Os números e relatos sobre a performance do setor internacional em 2025 foram divulgados pelo Cecafé, conforme informação divulgada pelo g1
Resultados e principais números
Em 2025, a exportação de café do Brasil somou 40,049 milhões de sacas de 60 kg de todos os tipos, para 121 países, segundo o Cecafé. Esse total representou uma queda de 20,8% em relação a 2024.
Na receita, contudo, o país bateu recorde, alcançando US$ 15,6 bilhões, valor que significa um aumento de 24,1% ante 2024. O faturamento histórico foi impulsionado pelo aumento do preço médio da saca.

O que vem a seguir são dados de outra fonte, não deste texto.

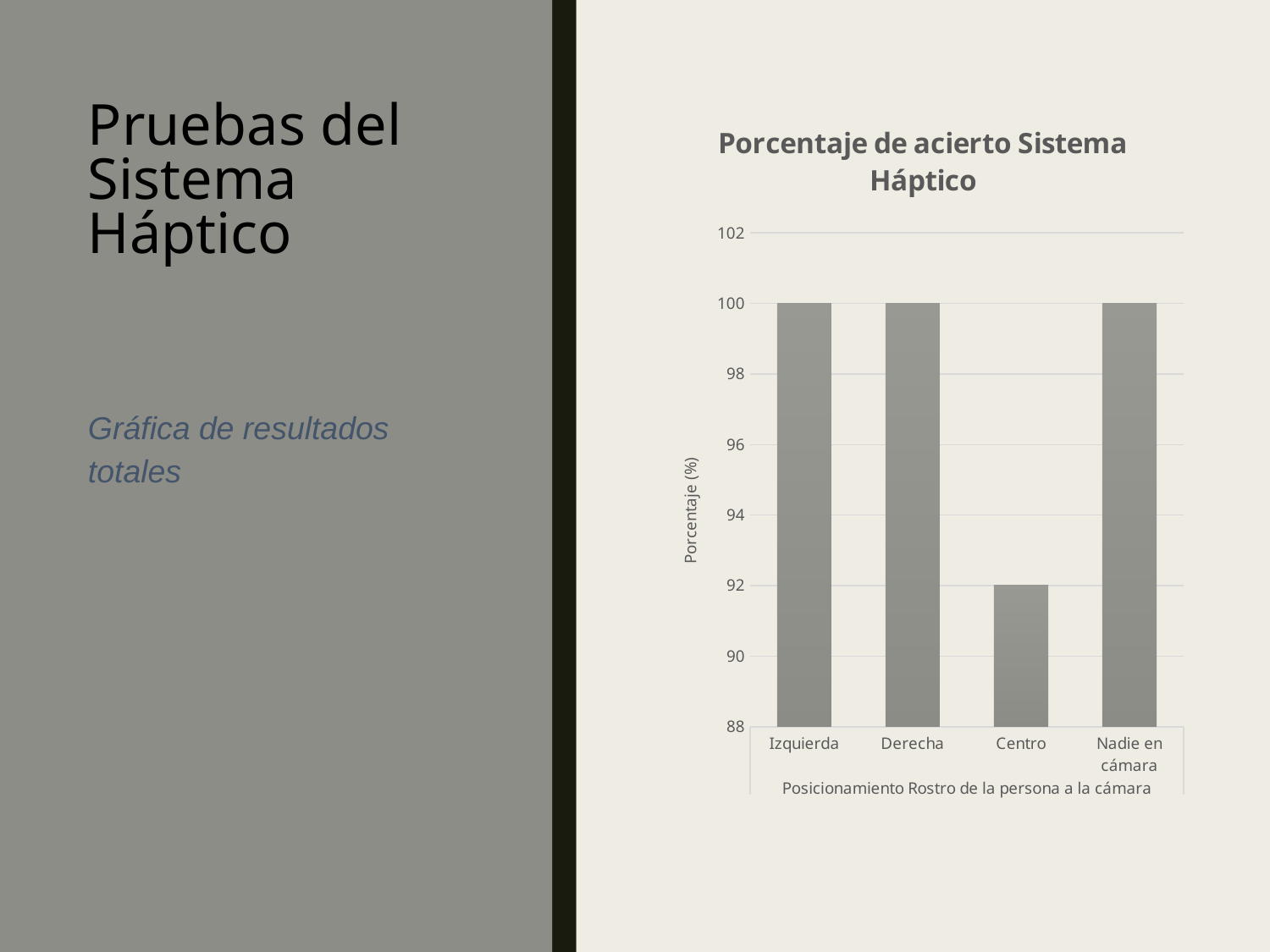
How many categories are shown on the x axis of the chart? 4 What type of chart is shown on the slide? bar chart What is the value for Nadie en cámara? 100 What is the value for Izquierda? 100 Is the value for Izquierda greater or less than 98? greater What is the title of the chart? Porcentaje de acierto Sistema Háptico What is the label of the y axis? Porcentaje (%) What is the difference between the values for Derecha and Centro? 8 Which category has the lowest value? Centro Which is larger, the value for Derecha or the value for Centro? Derecha Is the value for Centro greater or less than 94? less What is the value for Centro? 92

Por que a receita subiu apesar da queda no volume
O preço médio da saca passou de US$ 248,36 em 2024 para US$ 389,17 em 2025, segundo o Cecafé. A alta foi explicada pela baixa disponibilidade do produto no mercado internacional e pela pressão de custos.
Na prática, a valorização do preço por saca compensou a menor quantidade embarcada, resultando em receita recorde, mesmo com a redução de volume nas exportações de café.
Impacto do tarifaço e mudança no mercado comprador
Uma explicação citada pelo Cecafé para a queda do volume foi o chamado tarifaço aplicado pelos Estados Unidos aos produtos brasileiros, entre agosto e novembro de 2025. A ação afetou especialmente os embarques para os norte-americanos.
A Alemanha passou a ser o maior mercado para o café brasileiro, com 5,40 milhões de sacas de 60 kg compradas, contra 5,38 milhões pelos Estados Unidos no ano. Sobre o efeito das taxas, Márcio Ferreira, presidente do Cecafé, afirmou, "Nos quase quatro meses de vigência do tarifaço sobre todos os tipos de café do Brasil, e vale lembrar que o solúvel ainda segue taxado, nossos embarques aos norte-americanos despencaram 55%, majoritariamente afetados por essas taxas".
O que muda para 2026 e sinais para o mercado
O setor agora observa se os preços vão recuar com maior oferta em 2026, e como as disputas comerciais vão influenciar os fluxos de exportação. A dinâmica de preço continuará determinante para a receita das exportações de café.
Produtores e exportadores devem monitorar cotações internacionais, disponibilidade de oferta e decisões políticas, já que essas variáveis influenciam diretamente tanto o volume embarcado quanto a receita obtida com a venda do café brasileiro.